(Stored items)
↓

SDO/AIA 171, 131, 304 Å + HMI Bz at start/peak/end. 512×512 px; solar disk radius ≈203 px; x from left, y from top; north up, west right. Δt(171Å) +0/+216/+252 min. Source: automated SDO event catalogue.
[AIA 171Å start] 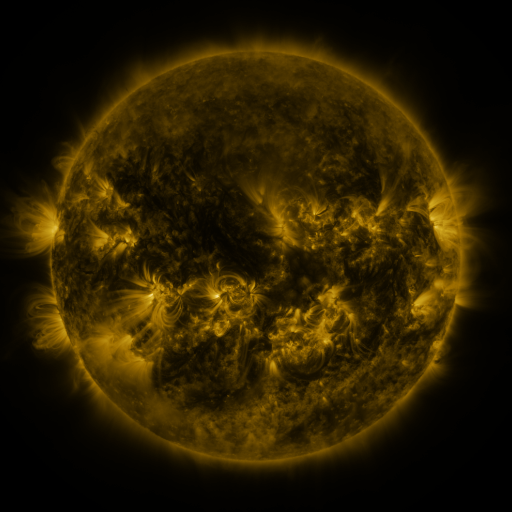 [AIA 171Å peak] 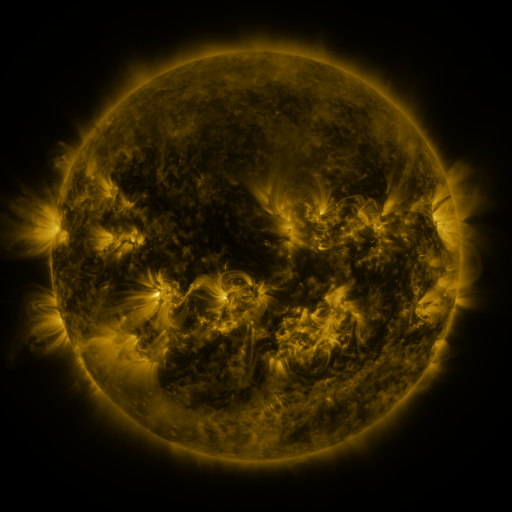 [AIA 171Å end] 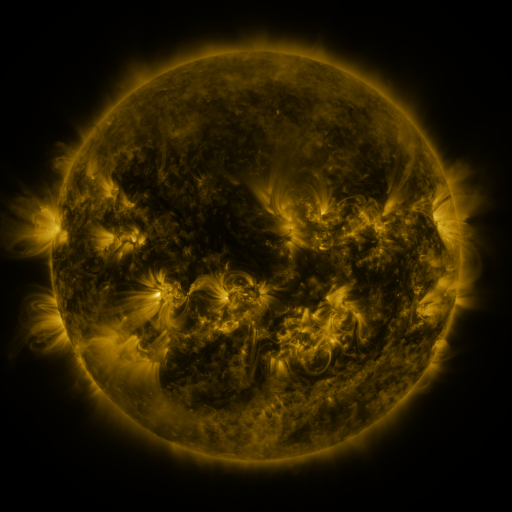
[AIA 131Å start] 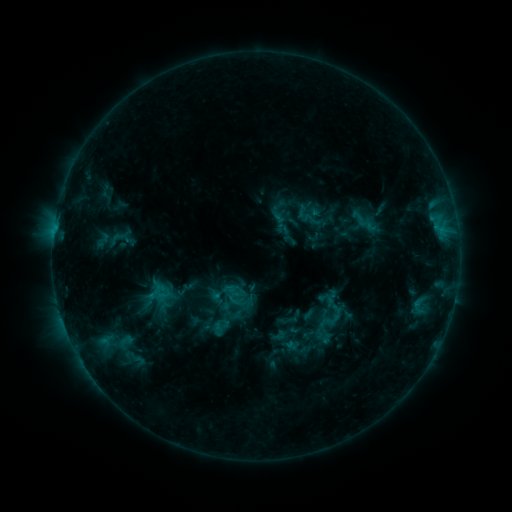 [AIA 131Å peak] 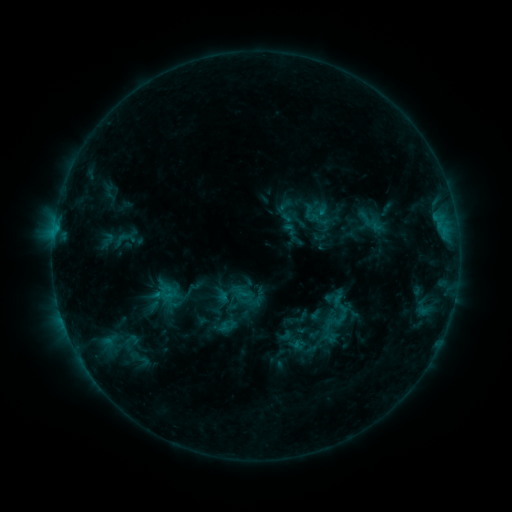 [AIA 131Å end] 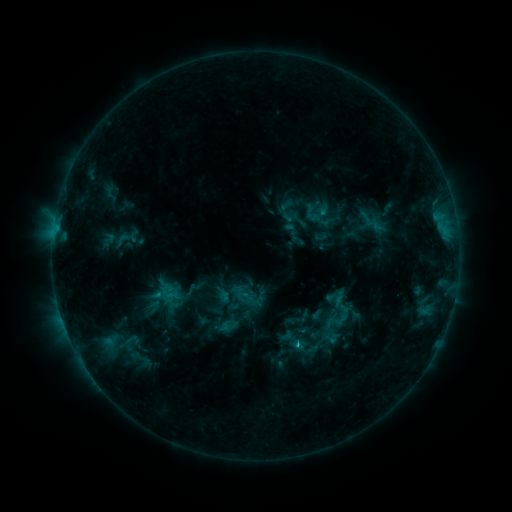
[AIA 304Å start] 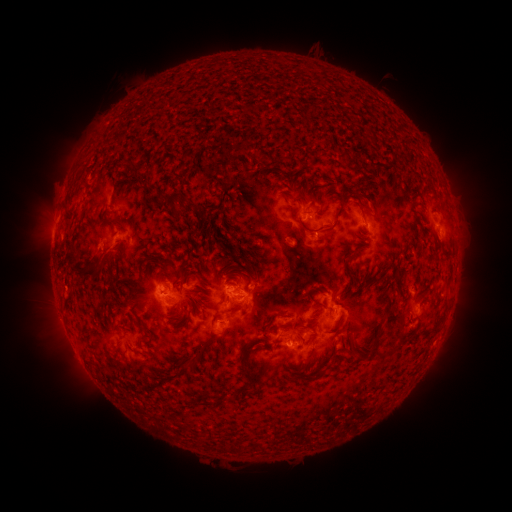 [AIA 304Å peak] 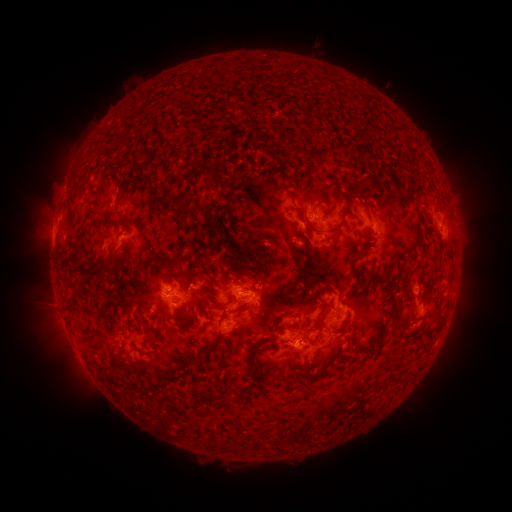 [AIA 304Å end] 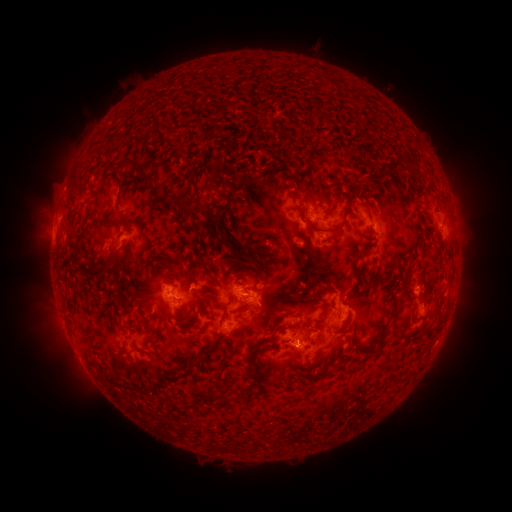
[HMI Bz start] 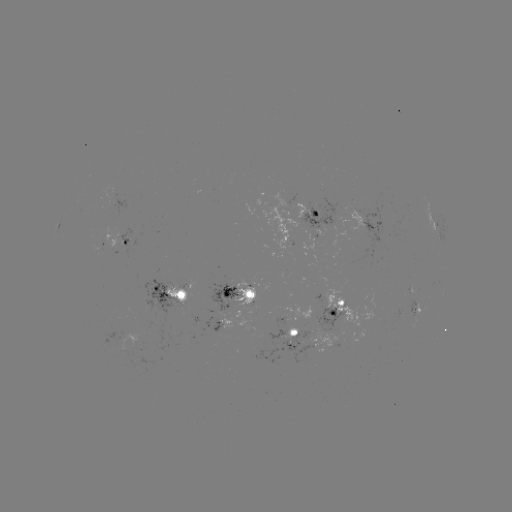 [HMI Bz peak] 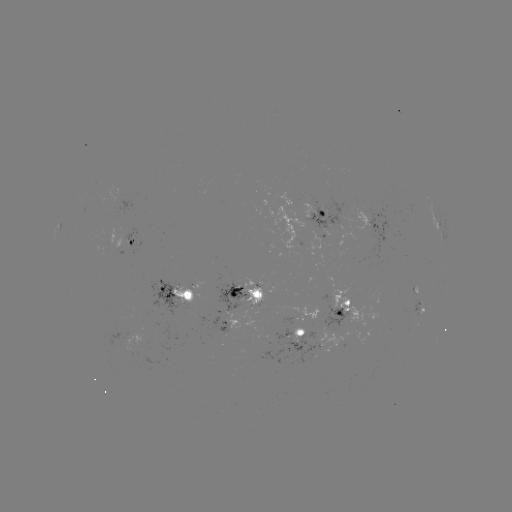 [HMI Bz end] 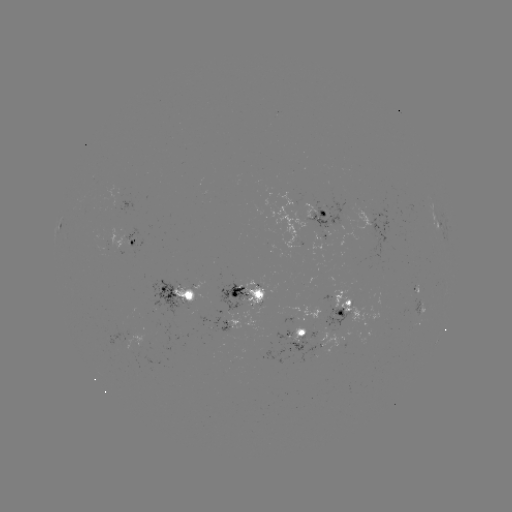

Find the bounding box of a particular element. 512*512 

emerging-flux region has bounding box [215, 281, 248, 310].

↑

For each line above that includes "bounding", make a copy.

Reply to the task:
Find the bounding box of a particular element. 512*512 
emerging-flux region has bounding box [215, 281, 248, 310].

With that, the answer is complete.